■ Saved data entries

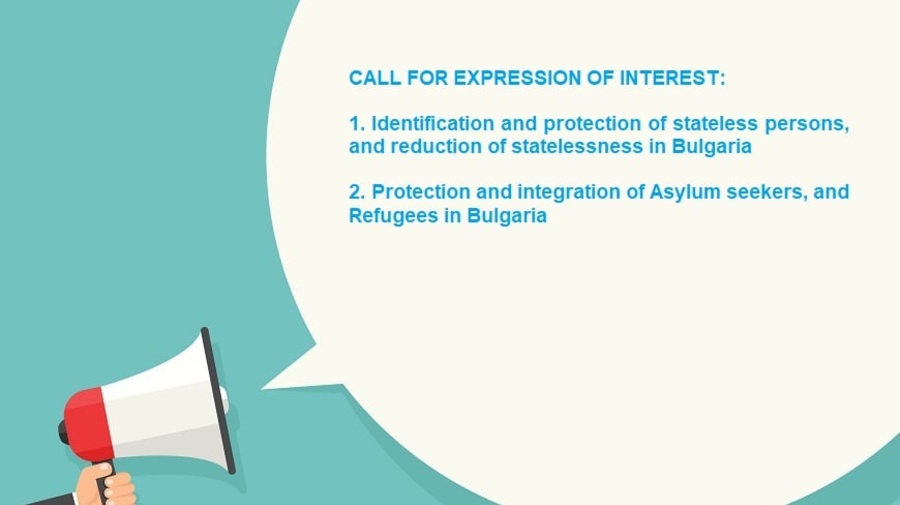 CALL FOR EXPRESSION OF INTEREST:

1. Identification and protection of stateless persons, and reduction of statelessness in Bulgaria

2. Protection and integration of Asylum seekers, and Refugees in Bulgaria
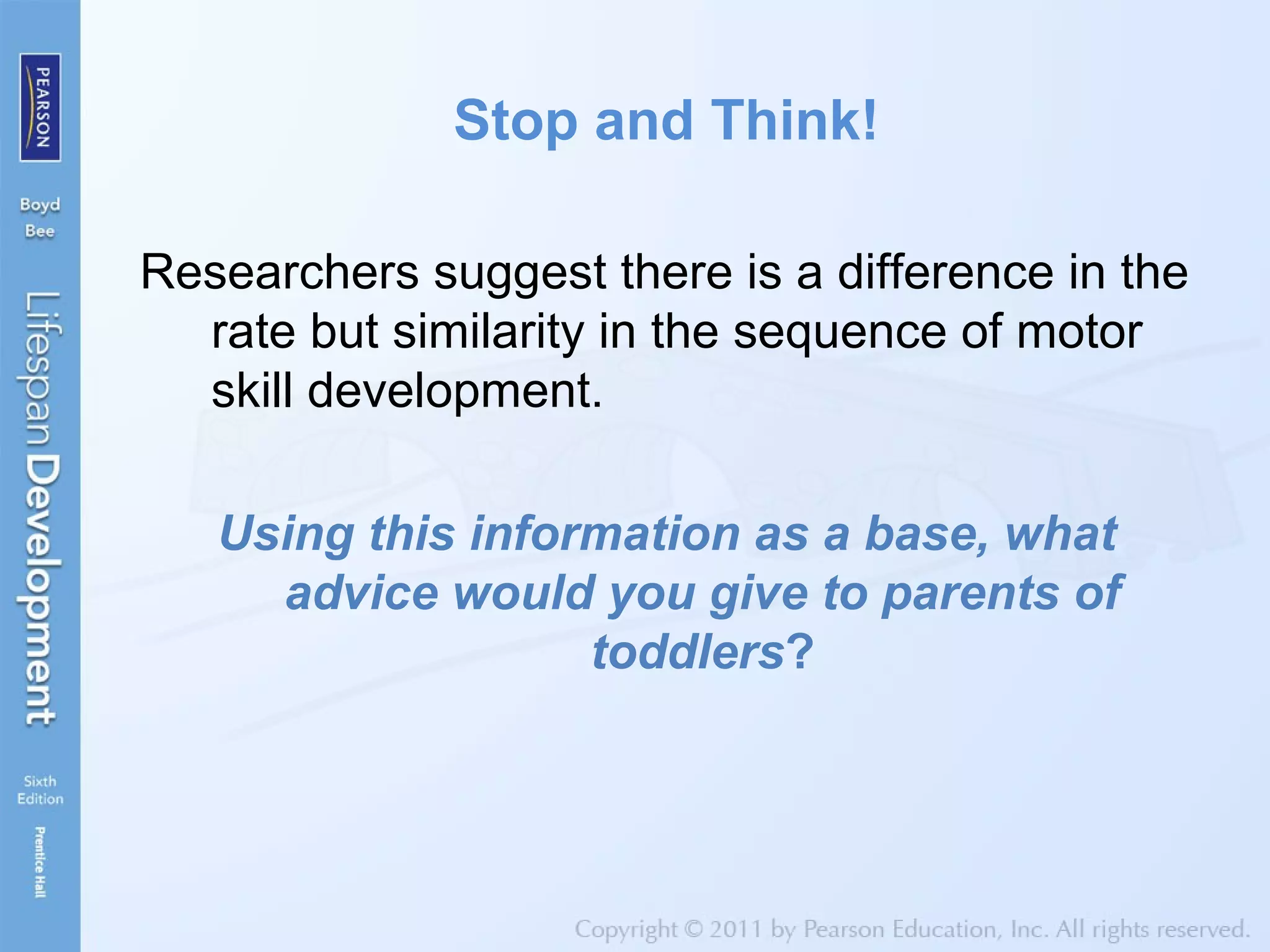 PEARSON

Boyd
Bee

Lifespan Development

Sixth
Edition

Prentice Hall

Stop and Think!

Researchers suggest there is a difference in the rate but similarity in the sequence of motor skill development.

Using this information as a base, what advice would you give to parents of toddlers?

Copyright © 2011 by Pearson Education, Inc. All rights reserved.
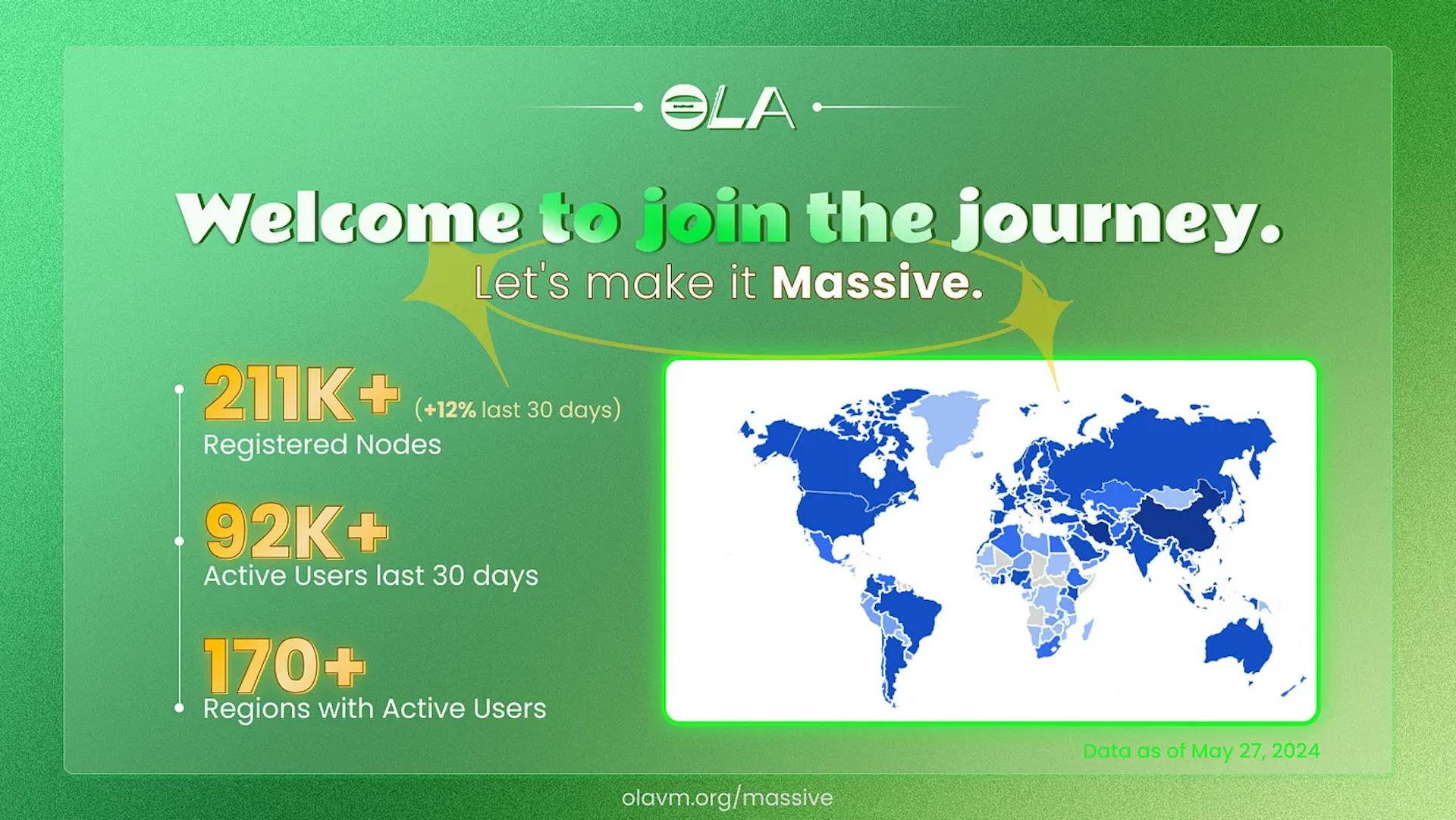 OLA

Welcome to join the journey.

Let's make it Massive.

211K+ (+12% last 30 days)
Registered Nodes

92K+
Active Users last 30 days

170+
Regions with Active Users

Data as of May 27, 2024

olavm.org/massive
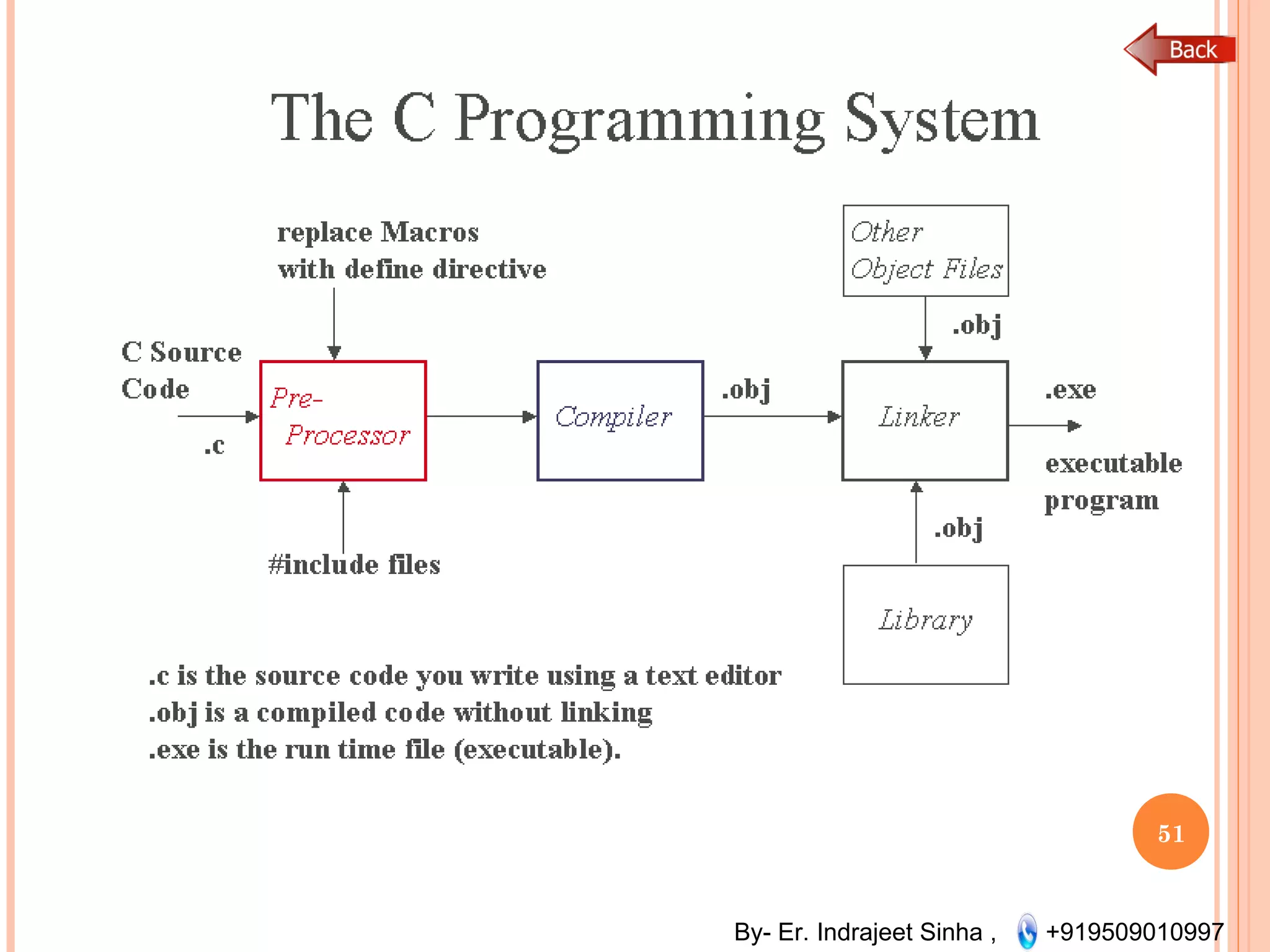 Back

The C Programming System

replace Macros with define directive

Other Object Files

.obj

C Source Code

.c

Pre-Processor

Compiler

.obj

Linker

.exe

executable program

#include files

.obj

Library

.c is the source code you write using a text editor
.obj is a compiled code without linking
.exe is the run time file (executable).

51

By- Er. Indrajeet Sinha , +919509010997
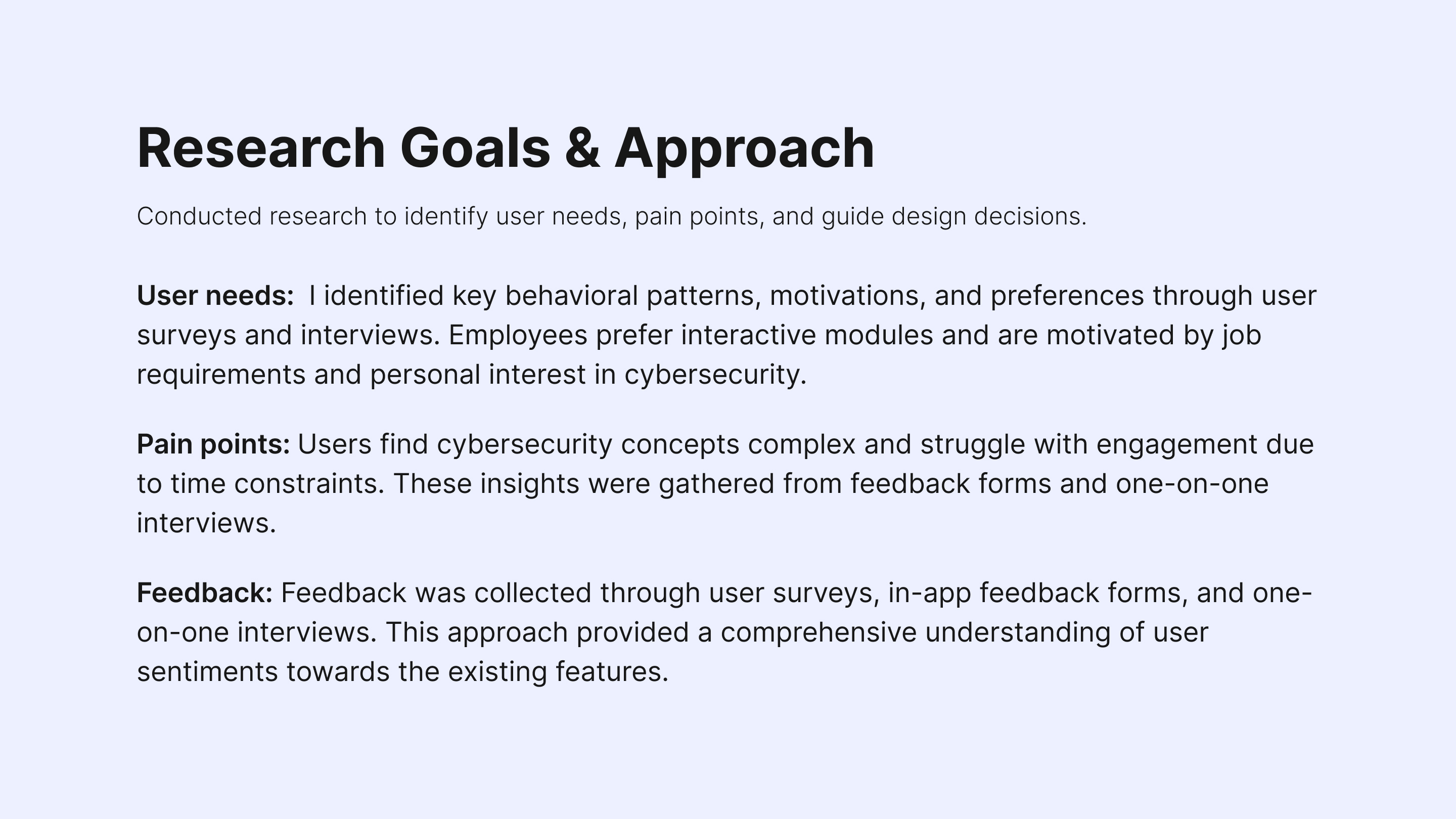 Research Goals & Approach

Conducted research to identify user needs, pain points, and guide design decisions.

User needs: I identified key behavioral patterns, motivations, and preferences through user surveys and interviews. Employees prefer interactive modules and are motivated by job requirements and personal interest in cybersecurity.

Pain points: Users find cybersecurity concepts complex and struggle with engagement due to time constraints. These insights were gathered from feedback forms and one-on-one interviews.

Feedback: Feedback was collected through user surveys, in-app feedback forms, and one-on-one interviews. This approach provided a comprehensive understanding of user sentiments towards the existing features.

■ What is required
All of the lines above that carry the string "executable" need to be found and copied.

■ Written solution
executable program
.exe is the run time file (executable).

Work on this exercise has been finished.